Pesantren bill needs to be reviewed: VP

Pesantren bill needs to be reviewed: VP

The Chairman of the PKB faction of the Indonesian Parliament, Cucun Ahmad Syamsurijal, gave a press statement regarding the approval of the Bill on Pesantren and Religious Education at the DPR plenary meeting on Monday. (Imam Budilaksono)

Jakarta  (ANTARA News) - Vice President Jusuf Kalla highlighted the need for the House of Representatives (DPR) to pay attention and review the proposed discussion of the bill on Islamic boarding school (pesantren) and religious education.

"I think it should be noted, lest the Sunday schools or recitations ask for permission later," the vice president stated while conversing with newsmen at the Vice President`s Office here on Tuesday.

Kalla remarked that every religion has its own way of instilling religious education in its people.
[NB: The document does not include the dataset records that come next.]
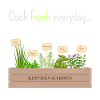 Cook fresh everyday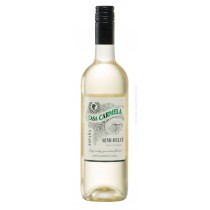 Bodegas Castaño Casa Carmela Semi-Dulce Blanco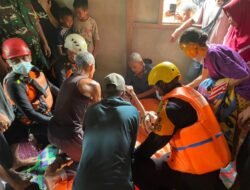 Lansia 80 Tahun Ditemukan Tenggelam di Sungai Ramah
Hence, with the existence of the Draft Law, it is feared that the government will overly regulate the religious life of the community.

"Christianity and Catholicism have Sunday schools for children, and Islam also has recitations or the Quran education park. If all of these are regulated by the government, it will be difficult," Kalla stated.

The DPR, through a plenary meeting on Oct 16, had approved the existence of the Bill on Pesantren and Religious Education as a proposed initiative from the Indonesian Parliament.

According to the DPR, the discussion of the draft bill had received inputs from several leaders of pesantren, early school leaders, and academics.

However, the proposed bill was criticized by various parties, including the Alliance of Churches in Indonesia, the Indonesian Church Guardian Conference, and the Muhammadiyah Central Executive Board.

Law and Human Rights Council of Muhammadiyah Central Executive Board Chairman Trisno Raharjo, after meeting with the vice president, noted that the government and Parliament needed to involve relevant parties to discuss the bill.

Muhammadiyah deems it necessary to conduct a comprehensive study involving parties from every official religion in Indonesia.

Muhammadiyah warned that religious education in Indonesia does not only concern Islam but also Catholicism, Protestantism, Hinduism, Buddhism, and Confucianism.